I thought Spiderman 2 would be great but it was a letdown.


----------



## Dark Schneider (Mar 8, 2007)

Oh god yes!

The first LOTR! I lost hope in humanity that faithful day. I expected a load of awesomeness judging by all the rave/phenominal reviews from everyone ( and I mean everyone) --instead it was three long hours of boring and pointless crap.

As the ol' sayin' goes : If it's too good to be true, it most certainly is.


----------



## Kiba_and_Pals (Mar 8, 2007)

I recently wayched The Number 23 thinking it would be really good. Good lord was I wrong it was terrible and seemed soooo unbelievable. I am a movie fanatic and mostly love the movies i choose to see but that one was terrible.


----------



## AshCrestedHeart (Mar 8, 2007)

underworld: evolutions disappointed me.


----------



## coriander (Mar 8, 2007)

yes, that's why when it comes to blockbuster movies i always don't set high expectations. it's better to expect less and then be satisfied because the movie went way over your expectations than expect high of it and just end up being disappointed.. ^_^


----------



## kingbayo (Mar 8, 2007)

i think that mortal kombat 2 was a disgrace to even the worst of movies... 

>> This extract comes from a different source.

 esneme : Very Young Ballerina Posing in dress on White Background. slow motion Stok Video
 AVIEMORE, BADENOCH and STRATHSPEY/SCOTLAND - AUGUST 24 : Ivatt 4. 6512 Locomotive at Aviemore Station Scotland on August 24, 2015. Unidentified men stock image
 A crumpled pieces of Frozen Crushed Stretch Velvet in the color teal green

it sucked so bad, that i get angry whenever its on... 

man that shit sucked


----------



## kire (Mar 10, 2007)

4 out of 5 movies disappoint me..


----------



## Lonely Soul (Mar 11, 2007)

Recently, _The Devil Wears Prada_. o_O
I thought it was going to be good.. 8{


----------



## Sakuragi (Mar 12, 2007)

I was really hyped up to see Eragon. My brother and I read the book and wanted to see it asap. But he got to the movies before me that weekend and killed my thrill to wanting to go see it after he told me how much of a dissappointment it was.

I still haven't seen it yet and not even sure if I should.


----------



## Saosin (Mar 12, 2007)

Elephant
Birth
Star Wars 1-3
The Blair Witch Project
Lord of the Rings trilogy

Movies that I walked out of;

The Village
King Kong
A Series of Unfortunate Events
Star Wars 3 (What a joke...)
Lord of the Rings 3


The worst for me was King Kong.
I was seriously pissed that I wasted my money on that shit.
Not to mention it's the longest fucking movie ever.


----------



## Mojim (Mar 13, 2007)

Soasexy said:
			
		

> The Blair Witch Project


Till this day, I still confused with that movie


----------



## ymcauloser (Mar 13, 2007)

Dawn of The Dead
Final Destination 3
Date Movie
Shawn of The Dead
Second Naruto movie, cant recall the name


----------



## HugeGuy (Mar 13, 2007)

My latest disappointment was Ghost Rider.


----------



## Tousen (Mar 13, 2007)

HugeGuy said:


> My latest disappointment was Ghost Rider.



yea im not going to lie ghost rider was a huge disappointment for me but i think the biggest one ever was smokin aces


----------



## The Lazy Shadow (Mar 13, 2007)

Hostel it was over hyped and very dissappointing.


----------



## Goom (Mar 14, 2007)

Eragon...... was all hyped up for it and lets just say I died a little inside


----------



## Junas (Mar 14, 2007)

I'd say Resident Evil... When I heard that they made this movie, I was hyped up and hoped that it would be close that of the video game series... It pulled out as CRAP that I did not bother to watch the second one...


----------



## Nico (Mar 14, 2007)

In terms of disappointment, it would have to be The Matrix sequels.


----------



## Captain Gir (Mar 14, 2007)

^i have actually watched them alot lately lol =P

as for my movie: The Fantastic 4....IMO that was horrible!!!!!


----------



## olaf (Mar 14, 2007)

Marquis, doesn't usually ahve high exectations (esp for blockbusters and such) but *Eragon* still managed to disapoint him. The story sucked so much that it's beyond words.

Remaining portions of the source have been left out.